Please copy out only the rows from the row that contains "How far in distance" through the final row, both ends included and requests kept as they are. Scale every number in the answers (distances and coordinates) by 0.8 and round it to a whole number, rounding halves up.
▬▬▬
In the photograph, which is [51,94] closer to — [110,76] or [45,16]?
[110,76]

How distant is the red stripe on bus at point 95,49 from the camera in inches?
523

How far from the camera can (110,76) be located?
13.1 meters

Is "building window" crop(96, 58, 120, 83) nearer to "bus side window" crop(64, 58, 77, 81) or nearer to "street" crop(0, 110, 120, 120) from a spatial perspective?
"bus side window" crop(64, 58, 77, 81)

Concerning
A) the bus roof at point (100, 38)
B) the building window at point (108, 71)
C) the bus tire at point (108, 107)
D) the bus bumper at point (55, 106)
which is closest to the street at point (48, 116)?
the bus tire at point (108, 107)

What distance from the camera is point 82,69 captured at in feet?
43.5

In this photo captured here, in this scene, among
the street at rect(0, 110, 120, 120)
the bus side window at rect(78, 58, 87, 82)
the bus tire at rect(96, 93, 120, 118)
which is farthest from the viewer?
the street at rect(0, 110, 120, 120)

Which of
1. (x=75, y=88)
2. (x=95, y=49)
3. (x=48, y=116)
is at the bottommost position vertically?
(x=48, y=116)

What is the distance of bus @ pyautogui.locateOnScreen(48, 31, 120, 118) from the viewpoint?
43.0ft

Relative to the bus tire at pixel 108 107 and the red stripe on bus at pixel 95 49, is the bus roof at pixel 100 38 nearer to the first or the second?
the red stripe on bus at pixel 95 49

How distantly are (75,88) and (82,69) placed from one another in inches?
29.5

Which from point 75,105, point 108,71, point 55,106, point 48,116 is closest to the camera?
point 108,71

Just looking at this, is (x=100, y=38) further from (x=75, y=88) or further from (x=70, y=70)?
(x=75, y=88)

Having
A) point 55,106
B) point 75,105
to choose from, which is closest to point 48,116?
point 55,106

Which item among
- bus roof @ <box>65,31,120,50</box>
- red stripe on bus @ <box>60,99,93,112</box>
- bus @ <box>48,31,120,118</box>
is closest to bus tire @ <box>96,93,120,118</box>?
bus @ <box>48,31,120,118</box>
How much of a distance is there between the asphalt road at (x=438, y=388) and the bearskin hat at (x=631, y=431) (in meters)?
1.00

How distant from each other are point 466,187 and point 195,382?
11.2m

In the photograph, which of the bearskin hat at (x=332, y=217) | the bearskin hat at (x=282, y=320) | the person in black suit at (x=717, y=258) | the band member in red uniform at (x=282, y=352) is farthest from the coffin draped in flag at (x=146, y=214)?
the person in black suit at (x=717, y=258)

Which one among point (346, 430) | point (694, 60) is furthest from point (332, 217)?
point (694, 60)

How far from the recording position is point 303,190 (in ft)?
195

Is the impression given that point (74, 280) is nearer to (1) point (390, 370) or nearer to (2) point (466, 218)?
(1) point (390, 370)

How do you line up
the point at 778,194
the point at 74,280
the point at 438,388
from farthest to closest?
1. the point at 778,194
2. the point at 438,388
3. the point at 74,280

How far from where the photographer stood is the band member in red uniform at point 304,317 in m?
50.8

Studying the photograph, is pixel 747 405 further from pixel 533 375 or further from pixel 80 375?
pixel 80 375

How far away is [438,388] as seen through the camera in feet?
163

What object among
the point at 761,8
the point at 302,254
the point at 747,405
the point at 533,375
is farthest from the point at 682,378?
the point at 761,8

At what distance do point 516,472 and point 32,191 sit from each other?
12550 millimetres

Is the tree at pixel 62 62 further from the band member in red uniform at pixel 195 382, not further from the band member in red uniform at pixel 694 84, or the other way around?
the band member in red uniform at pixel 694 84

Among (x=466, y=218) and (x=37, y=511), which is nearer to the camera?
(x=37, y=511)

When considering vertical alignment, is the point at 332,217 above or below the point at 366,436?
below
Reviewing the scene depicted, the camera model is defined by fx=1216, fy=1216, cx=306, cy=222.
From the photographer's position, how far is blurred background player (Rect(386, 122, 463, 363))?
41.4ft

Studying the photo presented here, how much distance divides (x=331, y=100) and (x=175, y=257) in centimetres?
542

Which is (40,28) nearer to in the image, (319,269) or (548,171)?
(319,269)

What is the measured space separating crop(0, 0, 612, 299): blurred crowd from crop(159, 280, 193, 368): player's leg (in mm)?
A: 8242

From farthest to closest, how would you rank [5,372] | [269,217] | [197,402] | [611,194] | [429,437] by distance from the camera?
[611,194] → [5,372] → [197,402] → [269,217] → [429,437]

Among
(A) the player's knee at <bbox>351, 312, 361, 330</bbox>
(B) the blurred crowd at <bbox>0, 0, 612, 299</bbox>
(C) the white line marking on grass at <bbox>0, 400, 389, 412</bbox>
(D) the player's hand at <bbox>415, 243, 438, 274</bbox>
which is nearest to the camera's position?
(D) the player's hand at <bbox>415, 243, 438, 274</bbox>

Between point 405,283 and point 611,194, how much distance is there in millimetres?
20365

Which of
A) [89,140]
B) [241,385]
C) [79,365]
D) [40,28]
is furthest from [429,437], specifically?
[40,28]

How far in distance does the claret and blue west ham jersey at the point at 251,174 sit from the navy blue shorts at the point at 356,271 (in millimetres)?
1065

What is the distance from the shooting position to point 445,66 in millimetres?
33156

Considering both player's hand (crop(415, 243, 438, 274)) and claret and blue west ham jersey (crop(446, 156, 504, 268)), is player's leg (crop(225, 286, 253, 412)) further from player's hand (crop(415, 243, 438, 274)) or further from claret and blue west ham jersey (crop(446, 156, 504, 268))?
▬▬▬
● The reply
How far in distance does the claret and blue west ham jersey at the point at 251,174 sit from the navy blue shorts at the point at 356,271 (in millimetres)?
852

What is the distance from the shooting position to point 445,66 in millimetres?
26525

Considering both player's hand (crop(415, 243, 438, 274)) and claret and blue west ham jersey (crop(446, 156, 504, 268)), is player's leg (crop(225, 286, 253, 412)) further from player's hand (crop(415, 243, 438, 274)) or further from claret and blue west ham jersey (crop(446, 156, 504, 268))?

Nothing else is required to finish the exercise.